Generally, all users have equally priority. Though the debug, general, and long partitions do not have user or group-specific priority, each partition is ranked in priority from high to low. User fairshare is factored into scheduling. In some cases, some users may have higher-priority access; for example, research groups who have donated nodes may request dedicated partitions for priority access to (a subset of) those nodes or may request a dedicated node reserved exclusively for their research group.
Q: How is disk space allocated?
By default, each research group has a 20 GB quota across all users. Some research groups may choose to purchase additions disk space.

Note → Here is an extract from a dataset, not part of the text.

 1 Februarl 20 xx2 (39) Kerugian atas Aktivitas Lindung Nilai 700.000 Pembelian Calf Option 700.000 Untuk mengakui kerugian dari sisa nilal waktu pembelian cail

There are also some shared drives for shared data resources (see Current Community Models and Datasets).
Q: Do you have advice for long-running jobs?
- Make sure your code saves checkpoints frequently so that it can recover from being preempted.
- Post on the
#babel-babble
Slack channel first to alert other users. - Consider running on the `long` partition.
Q: What should I do if I notice another user's jobs/files are disrupting usage of the cluster for others?
Please message the babble-babel
channel, tagging the user with the problematic job as well as @help-babel
. Remember to communicate with respect; most errors are honest mistakes.
Q: I have other questions which aren't answered here.
Reach out on the babble-babel
Slack channel, tagging in @help-babel
. If you discover an answer which may be useful to others, please do contribute it to this FAQ.